Both Blake and Blackwell emphasize the medicinal properties of wormwood in their 18th-century works, but the use of Artemisia in Chinese traditional medicine has much longer history.

It was a much older work - a medical volume by 7th-century Chinese scholar Ge Hong - that helped Youyou Tu and colleagues develop a new approach to fighting malaria.

Of the hundreds of traditional Chinese herbal remedies that Tu and team examined in the search for potential anti-malarials Artemisia annua offered the most promising results.

Frustratingly, though, trial after trial failed to produce the required level of anti-malarial activity.

It was then that Youyou Tu remembered the ancient recommendation from Ge Hong that soaking (instead of drying) wormwood leaves was key to activating their medicinal effect.

This simple change was crucial in the ultimate discovery of artemisinin, which offers new approaches to treating malaria, and led Tu to receive the first Nobel Prize awarded to a Chinese woman.

Tu’s success shows the value of integrating modern approaches and ancient knowledge. But the unexpected nature of many key breakthroughs also shows the need for an open mind.

The work of Canadian scientists Robert Noble and Charles Beer provide another example...

In their search for new compounds to treat diabetes, Noble and Beer were studying the Madagascar periwinkle - a traditional remedy.

But they found no new leads that could be beneficial for diabetes.

However, they did uncover an interesting property of the plant.

It produced a compound that halted white blood cell production - a discovery with profound implications for cancer treatment.

In partnership with the US pharma company Eli Lilly, which had already been developing drugs derived from the periwinkle, Noble and Beer’s findings led to the anticancer drugs vinblastine and vincristine.

Both drugs are now used widely around the world, particularly to treat childhood leukemia.

The grandson of slaves, Percy Julian was one of the few African-Americans to receive a degree from DePauw University.

After his MS at Harvard and a PhD in Vienna, he went on to become one of the most influential chemists of the 20th century.

But his life was plagued by racial discrimination.

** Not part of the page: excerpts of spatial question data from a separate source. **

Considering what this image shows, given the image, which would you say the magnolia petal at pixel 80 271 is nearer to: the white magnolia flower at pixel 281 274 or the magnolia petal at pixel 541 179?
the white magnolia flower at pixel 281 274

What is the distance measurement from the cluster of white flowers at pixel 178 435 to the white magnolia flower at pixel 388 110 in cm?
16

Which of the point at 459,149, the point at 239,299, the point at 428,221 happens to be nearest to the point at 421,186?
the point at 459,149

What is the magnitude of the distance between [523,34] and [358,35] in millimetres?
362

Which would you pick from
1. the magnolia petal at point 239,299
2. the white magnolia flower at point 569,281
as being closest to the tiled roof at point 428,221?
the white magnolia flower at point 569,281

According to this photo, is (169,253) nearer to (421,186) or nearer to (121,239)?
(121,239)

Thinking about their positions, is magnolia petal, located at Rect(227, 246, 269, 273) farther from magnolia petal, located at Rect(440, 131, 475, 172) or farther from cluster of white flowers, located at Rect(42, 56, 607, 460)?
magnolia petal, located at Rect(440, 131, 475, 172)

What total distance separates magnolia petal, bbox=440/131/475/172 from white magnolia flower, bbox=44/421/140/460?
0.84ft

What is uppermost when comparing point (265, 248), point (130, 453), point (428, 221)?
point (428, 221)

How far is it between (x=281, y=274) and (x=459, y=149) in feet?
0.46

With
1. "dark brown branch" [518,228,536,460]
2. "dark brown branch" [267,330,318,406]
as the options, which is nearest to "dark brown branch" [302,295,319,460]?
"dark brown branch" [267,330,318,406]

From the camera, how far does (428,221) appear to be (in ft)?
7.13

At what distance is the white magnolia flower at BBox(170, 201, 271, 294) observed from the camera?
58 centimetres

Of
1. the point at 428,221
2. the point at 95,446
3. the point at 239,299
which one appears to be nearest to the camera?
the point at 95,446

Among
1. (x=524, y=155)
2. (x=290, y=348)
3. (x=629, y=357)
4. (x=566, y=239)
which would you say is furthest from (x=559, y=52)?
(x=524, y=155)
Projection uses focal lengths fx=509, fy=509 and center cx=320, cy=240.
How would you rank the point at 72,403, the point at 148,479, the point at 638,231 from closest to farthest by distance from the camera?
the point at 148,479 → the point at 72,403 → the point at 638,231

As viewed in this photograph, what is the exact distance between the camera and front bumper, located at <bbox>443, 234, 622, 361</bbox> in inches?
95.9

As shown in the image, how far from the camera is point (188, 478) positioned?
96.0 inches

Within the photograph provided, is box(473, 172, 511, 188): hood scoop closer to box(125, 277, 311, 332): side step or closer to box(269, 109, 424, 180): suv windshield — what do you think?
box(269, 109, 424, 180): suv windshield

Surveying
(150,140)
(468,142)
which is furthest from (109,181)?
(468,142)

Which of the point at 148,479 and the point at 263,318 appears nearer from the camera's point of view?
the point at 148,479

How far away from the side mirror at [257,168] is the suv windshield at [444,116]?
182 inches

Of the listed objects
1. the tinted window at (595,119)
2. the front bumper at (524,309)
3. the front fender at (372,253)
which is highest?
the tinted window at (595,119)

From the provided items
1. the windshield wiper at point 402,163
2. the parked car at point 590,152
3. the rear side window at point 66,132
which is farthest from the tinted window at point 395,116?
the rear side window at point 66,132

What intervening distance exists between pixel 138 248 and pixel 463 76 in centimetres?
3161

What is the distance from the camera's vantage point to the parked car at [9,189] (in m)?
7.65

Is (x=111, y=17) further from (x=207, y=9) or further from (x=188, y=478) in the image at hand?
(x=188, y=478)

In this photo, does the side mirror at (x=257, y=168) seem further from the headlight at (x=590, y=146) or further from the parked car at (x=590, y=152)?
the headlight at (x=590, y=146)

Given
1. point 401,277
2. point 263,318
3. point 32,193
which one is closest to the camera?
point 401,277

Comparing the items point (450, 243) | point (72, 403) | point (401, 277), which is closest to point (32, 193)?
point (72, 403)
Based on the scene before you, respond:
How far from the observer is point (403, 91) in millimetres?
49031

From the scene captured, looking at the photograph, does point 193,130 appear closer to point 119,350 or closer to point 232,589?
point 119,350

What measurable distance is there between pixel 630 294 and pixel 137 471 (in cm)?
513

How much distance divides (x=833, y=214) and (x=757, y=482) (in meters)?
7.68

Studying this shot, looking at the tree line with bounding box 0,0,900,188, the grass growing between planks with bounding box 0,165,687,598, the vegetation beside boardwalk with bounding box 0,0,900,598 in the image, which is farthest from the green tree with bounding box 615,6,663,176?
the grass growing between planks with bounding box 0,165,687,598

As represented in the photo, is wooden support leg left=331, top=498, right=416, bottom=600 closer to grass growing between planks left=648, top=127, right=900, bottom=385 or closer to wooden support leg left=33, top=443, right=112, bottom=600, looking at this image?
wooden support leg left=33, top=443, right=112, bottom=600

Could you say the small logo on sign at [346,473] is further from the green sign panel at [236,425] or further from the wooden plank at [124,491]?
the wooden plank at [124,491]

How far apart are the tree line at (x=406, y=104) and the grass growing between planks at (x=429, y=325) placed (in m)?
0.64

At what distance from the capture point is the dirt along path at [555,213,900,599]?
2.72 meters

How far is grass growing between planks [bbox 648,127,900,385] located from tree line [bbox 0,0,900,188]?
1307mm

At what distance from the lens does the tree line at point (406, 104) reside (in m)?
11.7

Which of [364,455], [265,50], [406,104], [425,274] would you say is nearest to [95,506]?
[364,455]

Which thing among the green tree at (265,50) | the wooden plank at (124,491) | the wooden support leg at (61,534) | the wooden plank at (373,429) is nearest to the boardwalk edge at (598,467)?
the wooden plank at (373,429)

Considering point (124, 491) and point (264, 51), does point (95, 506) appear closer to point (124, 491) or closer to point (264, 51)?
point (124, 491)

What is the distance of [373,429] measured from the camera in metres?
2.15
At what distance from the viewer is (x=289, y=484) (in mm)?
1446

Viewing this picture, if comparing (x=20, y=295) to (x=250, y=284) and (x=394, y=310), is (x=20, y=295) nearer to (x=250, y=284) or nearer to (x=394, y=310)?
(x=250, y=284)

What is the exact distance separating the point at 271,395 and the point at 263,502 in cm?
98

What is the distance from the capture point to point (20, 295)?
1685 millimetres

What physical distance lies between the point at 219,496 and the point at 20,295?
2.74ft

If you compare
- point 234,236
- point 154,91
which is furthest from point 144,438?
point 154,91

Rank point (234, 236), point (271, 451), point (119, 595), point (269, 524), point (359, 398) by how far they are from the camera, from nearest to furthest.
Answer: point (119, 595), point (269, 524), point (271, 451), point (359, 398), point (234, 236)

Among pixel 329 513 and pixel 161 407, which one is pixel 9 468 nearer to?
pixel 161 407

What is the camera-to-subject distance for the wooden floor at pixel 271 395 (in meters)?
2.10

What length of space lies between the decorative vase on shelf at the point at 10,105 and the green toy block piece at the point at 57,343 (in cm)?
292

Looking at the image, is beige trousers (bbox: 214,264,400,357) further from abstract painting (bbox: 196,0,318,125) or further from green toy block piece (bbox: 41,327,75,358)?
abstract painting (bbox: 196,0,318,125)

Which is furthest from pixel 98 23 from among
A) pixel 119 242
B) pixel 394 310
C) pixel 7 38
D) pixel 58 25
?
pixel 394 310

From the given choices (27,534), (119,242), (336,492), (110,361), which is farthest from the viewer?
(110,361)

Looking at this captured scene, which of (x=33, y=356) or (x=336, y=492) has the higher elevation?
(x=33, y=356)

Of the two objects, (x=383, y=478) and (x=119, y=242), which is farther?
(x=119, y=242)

At DePauw, the Trustees refused him a permanent job because of his race. Another job fell through because a Wisconsin town would not allow African Americans on its premises after dark.

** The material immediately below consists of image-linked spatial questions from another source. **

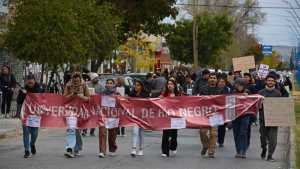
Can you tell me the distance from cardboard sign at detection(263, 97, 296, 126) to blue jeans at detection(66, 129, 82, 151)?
4.06 m

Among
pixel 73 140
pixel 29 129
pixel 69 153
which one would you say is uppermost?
pixel 29 129

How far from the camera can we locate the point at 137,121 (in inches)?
672

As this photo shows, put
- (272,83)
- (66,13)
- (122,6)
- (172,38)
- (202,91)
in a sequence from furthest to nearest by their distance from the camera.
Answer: (172,38)
(122,6)
(66,13)
(202,91)
(272,83)

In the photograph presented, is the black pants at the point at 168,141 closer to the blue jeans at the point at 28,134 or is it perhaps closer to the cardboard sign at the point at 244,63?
the blue jeans at the point at 28,134

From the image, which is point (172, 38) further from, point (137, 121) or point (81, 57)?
point (137, 121)

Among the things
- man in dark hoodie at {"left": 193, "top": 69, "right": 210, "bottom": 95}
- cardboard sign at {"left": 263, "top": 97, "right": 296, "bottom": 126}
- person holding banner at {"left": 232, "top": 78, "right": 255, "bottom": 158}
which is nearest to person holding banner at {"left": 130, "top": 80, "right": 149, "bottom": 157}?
man in dark hoodie at {"left": 193, "top": 69, "right": 210, "bottom": 95}

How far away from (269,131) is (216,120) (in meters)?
1.48

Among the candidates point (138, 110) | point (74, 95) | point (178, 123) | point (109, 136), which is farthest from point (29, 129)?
point (178, 123)

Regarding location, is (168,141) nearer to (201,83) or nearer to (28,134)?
(201,83)

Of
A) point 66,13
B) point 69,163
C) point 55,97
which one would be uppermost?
point 66,13

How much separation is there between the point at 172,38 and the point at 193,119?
51462mm

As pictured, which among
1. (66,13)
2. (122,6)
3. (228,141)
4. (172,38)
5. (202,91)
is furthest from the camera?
(172,38)

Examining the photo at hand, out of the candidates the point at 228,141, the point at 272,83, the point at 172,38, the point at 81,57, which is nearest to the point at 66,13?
the point at 81,57

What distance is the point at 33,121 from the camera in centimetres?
1664
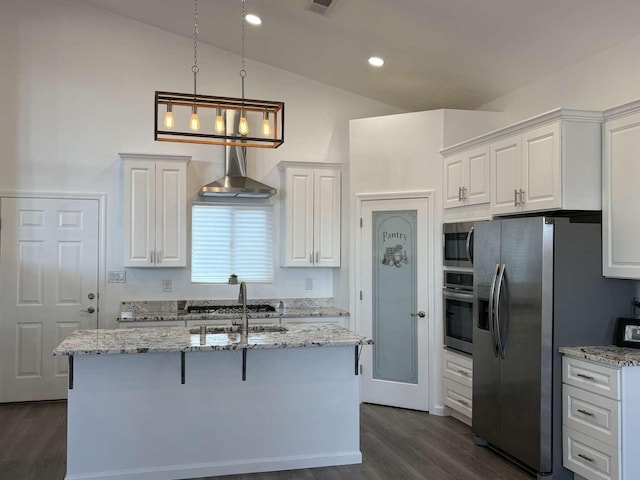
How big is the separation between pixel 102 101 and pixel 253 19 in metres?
1.84

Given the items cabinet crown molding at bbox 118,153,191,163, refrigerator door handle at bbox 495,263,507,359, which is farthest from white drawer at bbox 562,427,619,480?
cabinet crown molding at bbox 118,153,191,163

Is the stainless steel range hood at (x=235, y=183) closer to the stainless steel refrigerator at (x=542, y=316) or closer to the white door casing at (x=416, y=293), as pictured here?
the white door casing at (x=416, y=293)

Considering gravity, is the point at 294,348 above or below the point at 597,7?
below

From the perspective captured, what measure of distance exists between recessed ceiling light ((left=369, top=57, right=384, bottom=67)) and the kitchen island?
8.80 feet

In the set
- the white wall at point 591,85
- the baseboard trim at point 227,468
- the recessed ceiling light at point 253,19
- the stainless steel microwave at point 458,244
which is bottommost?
the baseboard trim at point 227,468

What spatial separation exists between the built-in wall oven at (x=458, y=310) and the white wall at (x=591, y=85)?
156 centimetres

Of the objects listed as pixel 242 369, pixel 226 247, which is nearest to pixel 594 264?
pixel 242 369

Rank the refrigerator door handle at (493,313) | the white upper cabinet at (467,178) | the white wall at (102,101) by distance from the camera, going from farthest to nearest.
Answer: the white wall at (102,101) < the white upper cabinet at (467,178) < the refrigerator door handle at (493,313)

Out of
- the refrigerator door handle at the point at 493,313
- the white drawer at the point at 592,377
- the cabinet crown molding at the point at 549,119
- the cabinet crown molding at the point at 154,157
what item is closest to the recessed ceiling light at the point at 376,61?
the cabinet crown molding at the point at 549,119

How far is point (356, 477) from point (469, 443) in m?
1.16

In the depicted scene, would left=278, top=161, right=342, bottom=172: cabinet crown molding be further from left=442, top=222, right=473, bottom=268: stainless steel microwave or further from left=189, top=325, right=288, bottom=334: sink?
left=189, top=325, right=288, bottom=334: sink

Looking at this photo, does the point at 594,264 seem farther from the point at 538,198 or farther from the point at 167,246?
the point at 167,246

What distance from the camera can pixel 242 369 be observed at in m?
3.82

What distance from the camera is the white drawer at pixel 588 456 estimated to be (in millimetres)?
3350
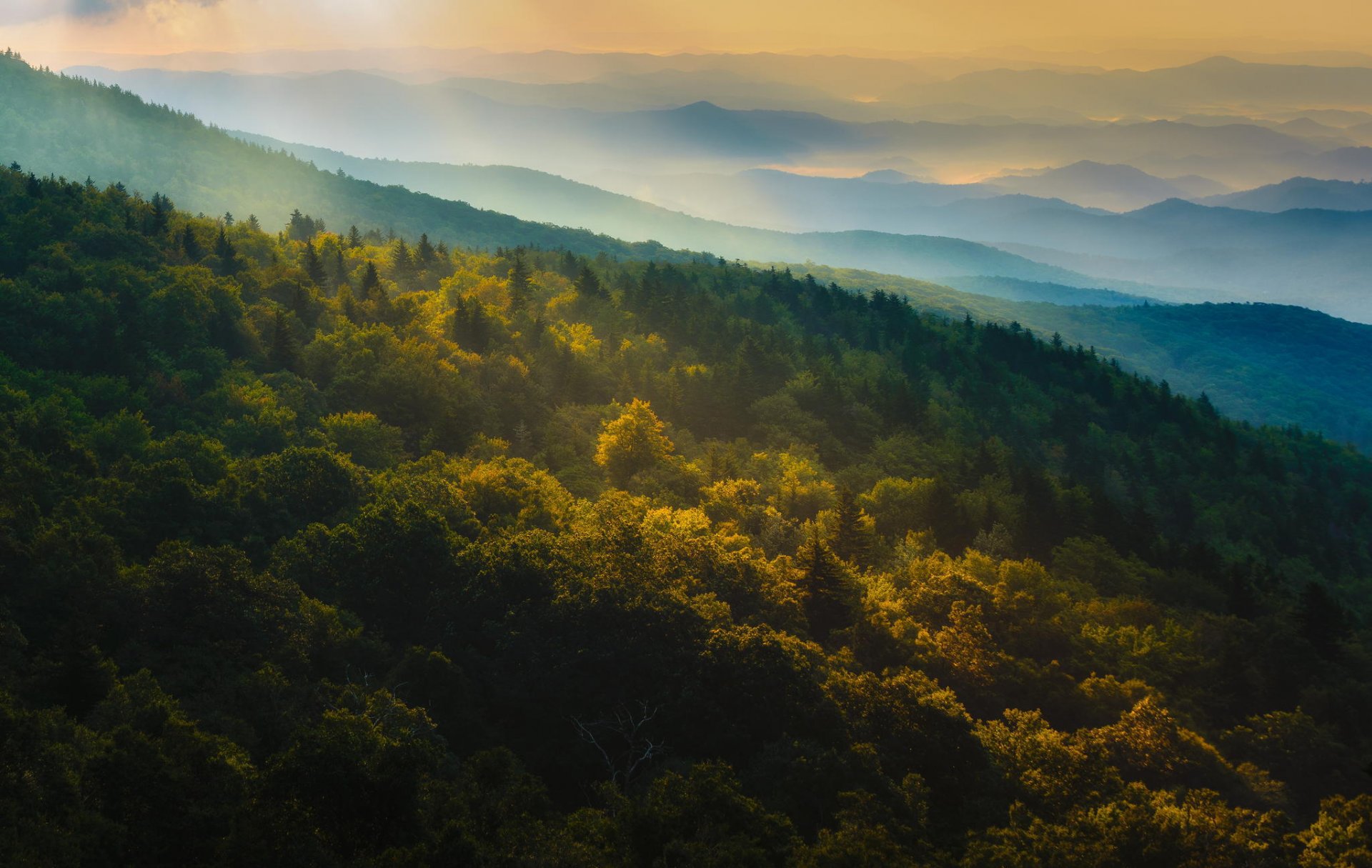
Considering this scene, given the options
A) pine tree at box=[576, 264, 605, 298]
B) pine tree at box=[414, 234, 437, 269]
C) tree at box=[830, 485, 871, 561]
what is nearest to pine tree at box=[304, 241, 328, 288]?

When Julian and his family moved to the then predominantly white Chicago suburb of Oak Park, their home was fire-bombed.

Back at DePauw University, he synthesized a chemical derivative of the calabar bean.

The project was make-or-break: If successful, he’d be established as a leader in chemistry. But it went against the approaches of his eminent contemporaries, presenting a risk to his career.

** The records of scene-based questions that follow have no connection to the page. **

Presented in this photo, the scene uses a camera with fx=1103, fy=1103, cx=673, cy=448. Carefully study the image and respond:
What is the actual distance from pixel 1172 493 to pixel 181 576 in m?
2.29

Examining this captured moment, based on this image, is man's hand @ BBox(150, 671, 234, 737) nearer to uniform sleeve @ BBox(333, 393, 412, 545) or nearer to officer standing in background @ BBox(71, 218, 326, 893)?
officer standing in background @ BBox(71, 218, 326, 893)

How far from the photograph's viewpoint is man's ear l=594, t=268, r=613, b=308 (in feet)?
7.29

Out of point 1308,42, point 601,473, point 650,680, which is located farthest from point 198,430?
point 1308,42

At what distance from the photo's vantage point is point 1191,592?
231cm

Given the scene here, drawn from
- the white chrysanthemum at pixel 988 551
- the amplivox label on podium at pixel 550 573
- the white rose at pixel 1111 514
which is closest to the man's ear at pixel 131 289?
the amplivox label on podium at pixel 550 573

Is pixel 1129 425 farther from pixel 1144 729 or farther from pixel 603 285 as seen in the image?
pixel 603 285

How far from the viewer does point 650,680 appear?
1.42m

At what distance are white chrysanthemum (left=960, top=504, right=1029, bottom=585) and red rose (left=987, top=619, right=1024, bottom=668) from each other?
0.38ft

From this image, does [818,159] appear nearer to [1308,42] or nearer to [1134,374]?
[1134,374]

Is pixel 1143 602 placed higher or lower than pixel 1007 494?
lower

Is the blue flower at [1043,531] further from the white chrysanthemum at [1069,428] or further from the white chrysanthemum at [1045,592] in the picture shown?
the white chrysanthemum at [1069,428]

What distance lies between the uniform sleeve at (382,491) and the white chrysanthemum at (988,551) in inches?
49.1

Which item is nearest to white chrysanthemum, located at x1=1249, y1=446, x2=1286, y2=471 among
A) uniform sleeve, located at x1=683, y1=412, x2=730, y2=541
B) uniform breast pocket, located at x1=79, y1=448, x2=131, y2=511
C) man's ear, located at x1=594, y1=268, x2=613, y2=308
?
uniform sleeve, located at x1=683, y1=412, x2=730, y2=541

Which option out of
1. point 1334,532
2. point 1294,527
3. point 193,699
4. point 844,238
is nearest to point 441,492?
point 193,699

It was a success, and the drug he synthesized from the calabar bean is still used to treat glaucoma.

But he continued to face discrimination, and employers backed out of offers when they saw his skin color.

Finally, in 1936, pharmaceutical company Glidden offered Julian a position as head of a new Chicago research lab focused on the study of soybeans.

There, he made successive key, commercially successful discoveries.

He found a new way to make the human hormones progesterone, estrogen and testosterone from compounds isolated from soybean oil.

As with many drug discoveries, serendipity was key.

When water leaked into a tank of valuable soybean oil - an expensive accident - Julian recognized that crystals formed in the mixture could have interesting properties.

He later showed that they were an excellent precursor in the manufacture of steroids. Previously, steroids could only be made in small quantities from animal sources. It was a costly process.

His discovery gave rise to inexpensive steroids to ease pregnancy and prevent miscarriages.

And this opened the door to new contraceptive pills, uterine cancer treatments and hormone replacement therapy - great leaps in medical progress.